Generic drugs have the same active ingredients as the brand-name drug but typically cost 85 percent less. For example, brand name Plavix (the blood thinner) costs $205.45 for a 30-day supply. The generic costs $13.26.
US PIRG filed a “friend of the court” or amicus curiae brief on the case in conjunction with the American Association of Retired Persons (AARP) and supported the restriction of this anti-consumer practice.
The great irony of this case is that the law used as the legal basis for the practice — the 1984 Hatch-Waxman Act — was originally intended to increase the availability of generic drugs by allowing generic manufacturers to challenge the patents of name-brand drugs. The patent lawsuits stemming from this law resulted mostly in settlements. What emerged in the aftermath was a practice where patent-holding pharmaceutical companies simply paid generic manufacturers not to challenge their patents, thus delaying the release of generic drugs for years.

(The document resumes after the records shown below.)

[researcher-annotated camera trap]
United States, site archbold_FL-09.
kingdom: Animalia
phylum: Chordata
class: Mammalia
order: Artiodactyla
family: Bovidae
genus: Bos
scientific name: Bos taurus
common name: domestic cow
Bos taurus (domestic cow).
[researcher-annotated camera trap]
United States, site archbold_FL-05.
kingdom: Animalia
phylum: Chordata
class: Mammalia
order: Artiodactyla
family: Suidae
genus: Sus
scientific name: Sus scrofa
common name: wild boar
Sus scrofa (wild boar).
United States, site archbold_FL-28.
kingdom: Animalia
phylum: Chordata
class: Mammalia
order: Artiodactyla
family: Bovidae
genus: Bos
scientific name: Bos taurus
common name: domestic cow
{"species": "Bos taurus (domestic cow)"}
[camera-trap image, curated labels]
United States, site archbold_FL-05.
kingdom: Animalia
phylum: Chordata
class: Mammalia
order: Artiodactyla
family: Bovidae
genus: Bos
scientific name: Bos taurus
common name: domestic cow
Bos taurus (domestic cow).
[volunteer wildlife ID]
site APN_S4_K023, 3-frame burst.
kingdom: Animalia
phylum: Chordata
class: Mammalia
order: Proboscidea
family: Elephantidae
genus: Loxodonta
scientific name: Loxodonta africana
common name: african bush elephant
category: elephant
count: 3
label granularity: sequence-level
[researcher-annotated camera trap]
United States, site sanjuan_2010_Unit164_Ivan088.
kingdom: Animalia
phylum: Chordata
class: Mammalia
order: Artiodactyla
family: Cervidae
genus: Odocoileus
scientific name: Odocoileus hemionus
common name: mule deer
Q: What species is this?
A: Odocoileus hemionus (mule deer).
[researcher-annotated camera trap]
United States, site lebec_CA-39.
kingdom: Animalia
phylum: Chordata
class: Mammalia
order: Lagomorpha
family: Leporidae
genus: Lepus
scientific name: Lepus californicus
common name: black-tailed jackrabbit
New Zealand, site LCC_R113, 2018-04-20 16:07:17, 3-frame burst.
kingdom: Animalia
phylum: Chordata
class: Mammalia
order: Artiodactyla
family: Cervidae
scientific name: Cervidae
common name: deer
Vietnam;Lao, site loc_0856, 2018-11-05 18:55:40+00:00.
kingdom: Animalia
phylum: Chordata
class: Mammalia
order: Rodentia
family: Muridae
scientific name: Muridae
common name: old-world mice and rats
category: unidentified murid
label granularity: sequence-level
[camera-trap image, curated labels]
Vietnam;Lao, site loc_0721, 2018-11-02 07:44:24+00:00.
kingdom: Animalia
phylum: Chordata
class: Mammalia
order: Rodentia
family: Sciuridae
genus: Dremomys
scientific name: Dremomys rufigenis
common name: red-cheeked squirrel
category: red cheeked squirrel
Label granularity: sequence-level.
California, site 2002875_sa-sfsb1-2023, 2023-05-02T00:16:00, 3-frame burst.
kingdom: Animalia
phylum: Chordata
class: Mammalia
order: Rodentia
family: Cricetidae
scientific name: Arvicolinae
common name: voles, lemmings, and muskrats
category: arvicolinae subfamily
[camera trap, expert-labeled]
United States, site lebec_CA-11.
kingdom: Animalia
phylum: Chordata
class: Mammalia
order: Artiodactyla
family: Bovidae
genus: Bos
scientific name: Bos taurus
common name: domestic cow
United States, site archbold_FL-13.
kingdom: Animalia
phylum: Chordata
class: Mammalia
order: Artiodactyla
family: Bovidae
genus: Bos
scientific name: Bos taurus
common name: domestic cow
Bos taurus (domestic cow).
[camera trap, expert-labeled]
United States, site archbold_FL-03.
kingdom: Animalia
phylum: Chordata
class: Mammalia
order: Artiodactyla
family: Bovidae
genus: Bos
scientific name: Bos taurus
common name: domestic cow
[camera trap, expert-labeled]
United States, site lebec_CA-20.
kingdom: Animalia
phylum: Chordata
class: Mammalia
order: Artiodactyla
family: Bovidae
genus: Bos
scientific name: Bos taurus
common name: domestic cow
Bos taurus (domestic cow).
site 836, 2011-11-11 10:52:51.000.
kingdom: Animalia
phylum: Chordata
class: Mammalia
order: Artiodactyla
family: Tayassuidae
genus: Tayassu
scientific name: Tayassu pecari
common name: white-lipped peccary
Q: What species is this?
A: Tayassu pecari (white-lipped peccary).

But this is not just a case of dramatic irony, it affects consumers at the cash register, and it’s one of the shameful practices contributing to our rising health care costs.
Henry Waxman, who authored the original bill, has also filed an amicus brief on the case, advising the Supreme Court to allow the FTC to regulate the practice. He reportedly stated that the practice turns his bill “on its head.”If the Supreme Court rules in favor of Watson Pharmaceuticals, we will urge Congress to change existing law to make pay-for-delay illegal.
Senator Amy Klobuchar has introduced S. 214 with bi-partisan support from Sen. Chuck Grassley (R-IA). This bill, "The Preserve Access to Affordable Generics Act," would make the practice illegal and regulated by the FTC under antitrust law.
The high cost of health care is already straining the budgets of families, businesses, and taxpayers. We can’t afford to keep allowing pharmaceutical companies to collude with one another to keep prescription drug prices unnecessarily high. The Supreme Court should rule in favor of the Federal Trade Commission. If they don’t, we’ll be pushing Congress to take action.